Check who is looking you up on Facebook.<p>- Login to Facebook.com
- "view source" 
- Ctrl-f. search "InitialChatFriendsList" (Hit enter until you come across a long list of numbers) 
- Copy the first one and paste it after facebook.com e.g: facebook.com/123456<p>This is the person who has viewed your profile the most, second number is second most, and so on...
======
gjb1986
I almost never use facebook chat (IM) at all, and this list is almost
certainly not the people who view me the most. The 5th person who came up was
someone I hadn't spoken too since we friended each other 5 years ago.

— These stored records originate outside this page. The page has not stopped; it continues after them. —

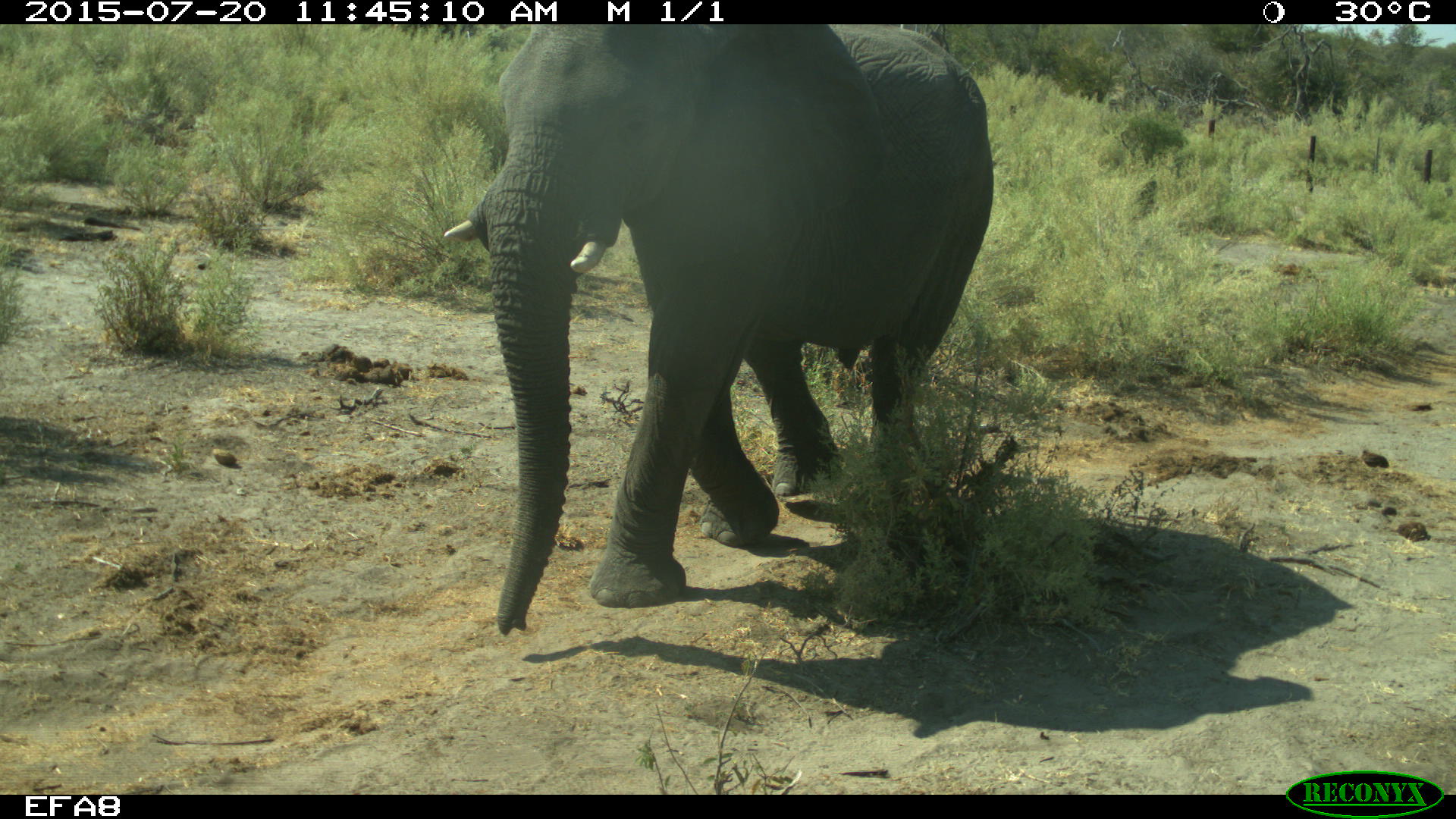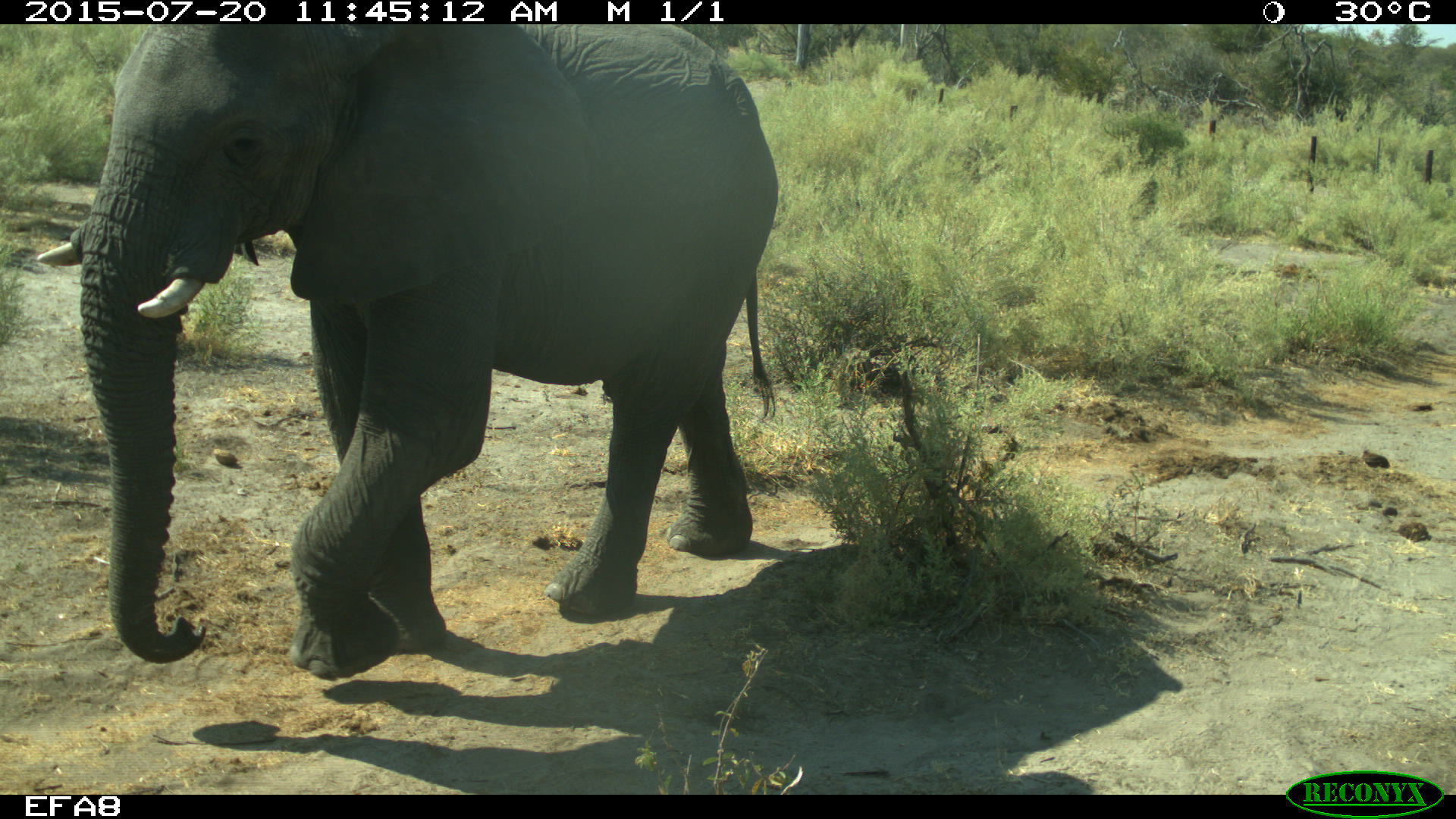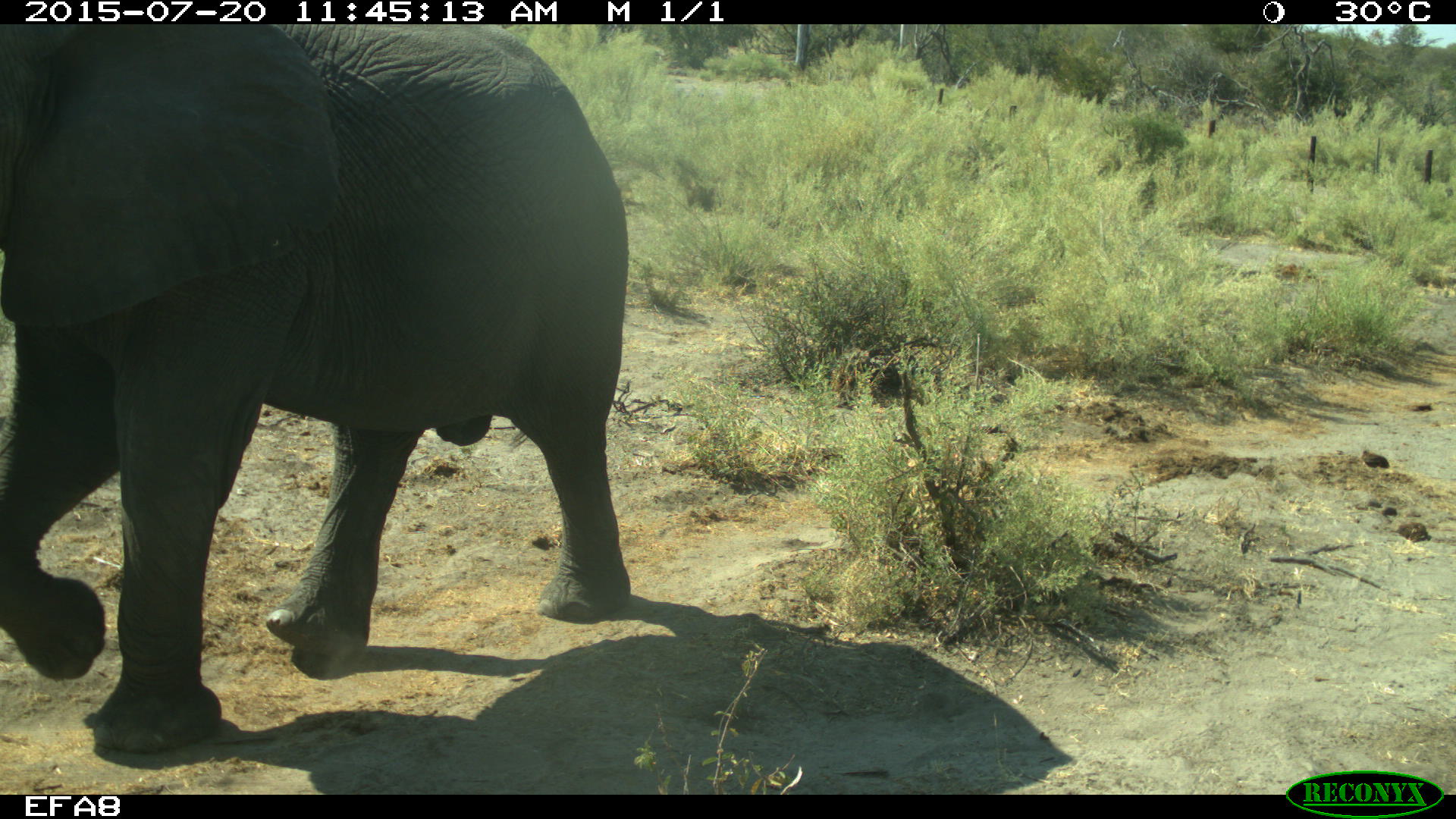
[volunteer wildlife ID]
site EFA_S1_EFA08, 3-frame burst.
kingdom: Animalia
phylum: Chordata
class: Mammalia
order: Proboscidea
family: Elephantidae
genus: Loxodonta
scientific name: Loxodonta africana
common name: african bush elephant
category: elephant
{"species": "elephant (african bush elephant) (Loxodonta africana)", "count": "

That being said...if someone knows a way to actually find out who has viewed
you most, i'd love to hear it.

------
tokenadult
How would you know "who has viewed your profile the most, . . . the second
most, and so on" through any other means to verify that that is the ordering
principle being used here?

<http://en.wikipedia.org/wiki/Confirmation_bias>

------
nayefc
This is your chat friends list on the right side. How they're ordered. They're
ordered by people you interact with most. It is not who views your profile the
most. This information wouldn't be stored in JavaScript...

------
flynfish
The second one in my list is a fake account from a friend that hasn't used it
in years, so not sure how accurate this 'hack' really is.

------
anip
Nice find. I would say people that I have interacted with most recently. I saw
someone in my list, close to the top, that I haven't interacted with for a
long time, but they would be interested in links I have shared, so could be
incorporating views along with other things.

Could be possible to reverse engineer this list with some fake profiles.

------
jetru
Not really. These are most likely the people you interact with the most. That
way the chat list can prioritize who is most important to me. While profile
views may be a factor in determining the list, it is most likely who you chat
with the most, who you post to the most, etc.

------
zerohp
I don't know what the order is, but it's definitely not the people that viewed
my profile the most.

------
marcelocamanho
Not exactly true. It is the same algorithm that finds the people you are most
likely connected to, considering profile views, similar likes, and connections
(like family, working at the same places, etc).

------
MrBlue
These are the ids of users that are initially loaded into your chat window.

------
dynabros
I went through the first and the last ones, and it seems pretty accurate!